Before even getting to the substance of the matter, it is a chillul Hashem and quite damaging for someone to malign the Orthodox community in a secular paper read by a very wide audience of gentiles and non-Orthodox Jews. If the author had a complaint against the Orthodox community, why was that complaint not shared within the Orthodox community, rather than being aired before millions of outside readers, many of whom will now have one more reason to shun Orthodox Judaism and to dislike Orthodox Jews? Not to mention the fact that sharing these blistering accusations against an entire community with those who cannot do anything about the matter constitutes a profound case of lashon ha-ra…
Ms. Hurwitz in large part bases her allegations of harassment, marginalization and being shut out on a rejection of female rabbinic status, adding that “my experiences are shared by other ordained Orthodox women in leadership positions, who have told me stories of being marginalized or having crude and insensitive comments directed at them. “
As bad as these insults may have been, they have nothing to do with sexual harassment.
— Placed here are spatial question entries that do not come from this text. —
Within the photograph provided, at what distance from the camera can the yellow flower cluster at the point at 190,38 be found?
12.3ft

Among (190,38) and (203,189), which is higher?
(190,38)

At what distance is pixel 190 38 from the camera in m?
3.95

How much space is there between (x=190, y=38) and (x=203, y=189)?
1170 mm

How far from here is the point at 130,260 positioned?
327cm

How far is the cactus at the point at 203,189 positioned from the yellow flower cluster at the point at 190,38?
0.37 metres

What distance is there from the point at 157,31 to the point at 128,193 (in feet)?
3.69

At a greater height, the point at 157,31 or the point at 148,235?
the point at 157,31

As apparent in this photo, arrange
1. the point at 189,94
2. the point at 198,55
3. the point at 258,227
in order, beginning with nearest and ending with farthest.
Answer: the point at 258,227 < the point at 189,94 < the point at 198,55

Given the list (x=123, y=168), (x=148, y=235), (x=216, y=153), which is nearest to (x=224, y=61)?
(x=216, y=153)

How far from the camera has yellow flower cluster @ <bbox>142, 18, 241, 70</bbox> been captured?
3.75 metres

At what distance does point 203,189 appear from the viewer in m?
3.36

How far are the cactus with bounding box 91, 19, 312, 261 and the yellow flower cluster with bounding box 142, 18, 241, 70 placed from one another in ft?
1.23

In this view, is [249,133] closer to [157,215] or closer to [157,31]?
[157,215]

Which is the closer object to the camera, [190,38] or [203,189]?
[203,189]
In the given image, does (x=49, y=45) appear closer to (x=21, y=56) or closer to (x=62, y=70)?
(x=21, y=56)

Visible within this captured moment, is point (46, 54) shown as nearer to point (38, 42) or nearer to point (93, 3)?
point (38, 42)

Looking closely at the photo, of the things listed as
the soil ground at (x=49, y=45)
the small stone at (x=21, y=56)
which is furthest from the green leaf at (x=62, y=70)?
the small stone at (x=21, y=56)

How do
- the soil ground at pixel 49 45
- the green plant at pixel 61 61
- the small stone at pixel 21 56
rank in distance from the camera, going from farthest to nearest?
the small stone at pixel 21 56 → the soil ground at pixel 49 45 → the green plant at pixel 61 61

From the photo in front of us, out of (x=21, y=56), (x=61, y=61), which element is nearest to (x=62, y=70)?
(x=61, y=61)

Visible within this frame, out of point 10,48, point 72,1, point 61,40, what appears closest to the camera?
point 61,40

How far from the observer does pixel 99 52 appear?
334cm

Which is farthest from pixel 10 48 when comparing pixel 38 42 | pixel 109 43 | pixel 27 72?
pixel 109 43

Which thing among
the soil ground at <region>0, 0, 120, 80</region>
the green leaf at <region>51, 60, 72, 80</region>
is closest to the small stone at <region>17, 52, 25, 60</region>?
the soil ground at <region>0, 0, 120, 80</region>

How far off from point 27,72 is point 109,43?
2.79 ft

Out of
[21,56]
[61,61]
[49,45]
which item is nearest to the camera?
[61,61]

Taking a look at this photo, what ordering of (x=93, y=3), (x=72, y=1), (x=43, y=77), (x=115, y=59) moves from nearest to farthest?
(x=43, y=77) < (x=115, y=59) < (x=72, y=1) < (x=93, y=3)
And for Ms. Hurwitz to equate rejection of female clergy and concomitant (and unacceptable) personal disparagement with sexual harassment is a grave insult to the problem of sexual harassment. In fact, Ms. Hurwitz’ argument not only demeans sexual harassment, but it further unfairly accuses those who do not agree with her professional religious path (notwithstanding the nasty way that these people may have expressed their feelings) as enabling a culture of sexual harassment.
People need to act with derech eretz, but not every insult is a manifestation of sexual harassment.
Moreover, when people do not accept the concept of female clergy, it is not based on chauvinism, but on broad-based, consensus rulings from the generation’s preeminent halachic authorities, who have stated in no uncertain terms that women may not serve as Jewish clergy. (Please see this RCA resolution, which specifies that women may neither be ordained nor hired by Orthodox institutions as clergy, and this OU rabbinic panel ruling, which states that synagogues should not appoint women to serve as clergy.) Ms. Hurwitz is well aware of these rulings, yet she disingenuously presents the issue of female clergy as clearly permissible, and then proceeds to use rabbinic rejection of female clergy as a basis for claims of harassment. For shame.
This Chanukah season, let us instead take lesson from the Chashmona’im, who fought for Divine truth, adherence to Torah standards and purity in Avodas Hashem.